→ FRAGMENTO:
===============

Colosenses 2.13, 14
La humanidad tiene una gran deuda. En el mundo físico,
nuestro deseo de tener un nivel más alto de vida y más “cosas” ha llevado a
saldos excesivos en las tarjetas de crédito y a hipotecas difíciles de manejar.
El peso de lo que debemos puede producirnos noches agitadas y la sensación de
que estamos atrapados. Anhelamos que alguien nos rescate del lío en que
estamos.
Sin embargo, el endeudamiento material no es nuestro mayor
problema. Es nuestra deuda de pecado. Todos nacimos con una naturaleza carnal
que nos lleva a rebelarnos contra el Señor. Nuestra rebeldía es una afrenta a
su naturaleza santa, por lo cual hemos contraído una deuda con Él. Hasta que se
pague esta deuda, estamos bajo el justo juicio de Dios, y separados de Él
espiritualmente (Ef 2.1, 2). El problema es que no podemos pagar lo que
debemos. Ninguna cantidad de buenas obras, de sacrificios o de devoción
religiosa disminuirá lo que debemos.

===============

→ TAREA 1:
Responde según el fragmento sobre la deuda:
(a) ¿A qué ha llevado nuestro deseo de tener un nivel más alto de vida y más “cosas”?
(b) ¿Cuál es nuestro mayor problema?
(c) ¿Qué cosas no disminuirán lo que debemos, por mucha cantidad que haya?
→ TAREA 2:
Imprime sin cambios el pasaje del fragmento sobre la deuda que abre con las palabras que contienen "Sin embargo, el" y cierra con "lo que debemos.".

→ INFORMACIÓN MOSTRADA:
===============

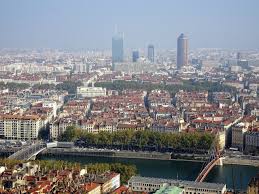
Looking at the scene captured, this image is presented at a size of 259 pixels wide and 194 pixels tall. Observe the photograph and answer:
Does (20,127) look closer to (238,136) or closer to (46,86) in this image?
(238,136)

===============

→ SOLUCIÓN 1:
(a) A saldos excesivos en las tarjetas de crédito y a hipotecas difíciles de manejar.
(b) Nuestra deuda de pecado.
(c) Las buenas obras, los sacrificios y la devoción religiosa.

→ SOLUCIÓN 2:
Sin embargo, el endeudamiento material no es nuestro mayor
problema. Es nuestra deuda de pecado. Todos nacimos con una naturaleza carnal
que nos lleva a rebelarnos contra el Señor. Nuestra rebeldía es una afrenta a
su naturaleza santa, por lo cual hemos contraído una deuda con Él. Hasta que se
pague esta deuda, estamos bajo el justo juicio de Dios, y separados de Él
espiritualmente (Ef 2.1, 2). El problema es que no podemos pagar lo que
debemos. Ninguna cantidad de buenas obras, de sacrificios o de devoción
religiosa disminuirá lo que debemos.